(Reuters) – Russia said that four Ukrainian regions whose annexation it proclaimed last month are under the protection of its nuclear arsenal.
The statement from the Kremlin came at a moment of acute tension, with both NATO and Russia expected to hold military exercises shortly to test the readiness of their nuclear weapons forces.
Asked by reporters if the regions were under Moscow’s nuclear umbrella, Kremlin spokesman Dmitry Peskov said: “All these territories are inalienable parts of the Russian Federation and they are all protected. Their security is provided for at the same level as [it is for] the rest of Russia’s territory.”
President Vladimir Putin said last month that Moscow was ready to use nuclear weapons if necessary to defend Russia’s “territorial integrity”. U.S. President Joe Biden said on Oct. 6 that his threat had brought the world closer to “Armageddon” than at any time since the 1962 Cuban Missile Crisis, when many feared a nuclear war might be imminent.
Nearly eight months into his invasion of Ukraine, some analysts believe the likelihood of Putin resorting to nuclear weapons has increased since his army suffered a series of major defeats.

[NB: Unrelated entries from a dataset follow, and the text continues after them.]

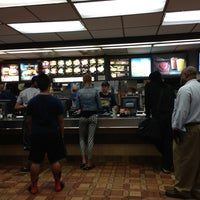 Photo taken at McDonald's by Melvin Bossman R. on 9/13/2013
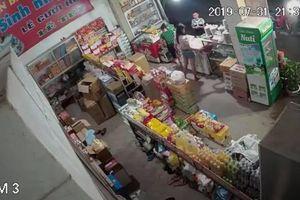 Clip - 'Nam thanh nữ tú' dàn cảnh trộm túi xách đựng tiền ở tiệm tạp hóa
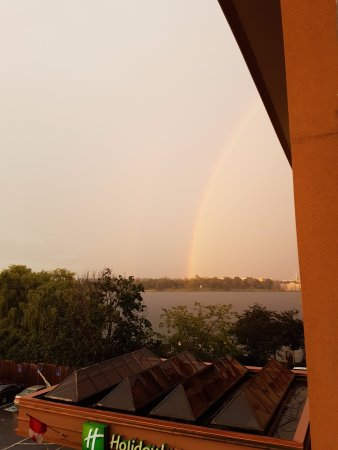 Holiday Inn Kingston - Waterfront: Rainbow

Putin’s ally Alexander Lukashenko, the president of Belarus, warned the West last week against backing Russia into a corner.
Other analysts have argued the nuclear risk is overstated, suggesting it would be suicidal for Putin to embark on such an escalation.
NATO is conducting nuclear preparedness exercises this week and has said it expects Russia to hold its own nuclear drills imminently, but Peskov said he had no information on that.
“There is an established system of notifications to inform about the conduct of exercises, and this is carried out through the channels of the Ministry of Defence,” he said.
Putin last month proclaimed that the territories Moscow was taking from Ukraine would be part of Russia “for ever”. But Russia does not wholly control any of the four regions and has yet to define their borders.
The annexation was condemned as illegal by Ukraine, its Western allies and an overwhelming majority of countries in the United Nations General Assembly.
Russia has lost ground in the four regions even since it claimed control over them in a lavish Kremlin ceremony on Sept. 30. Peskov said work was still under way to integrate them into Russia’s legal, economic and security systems.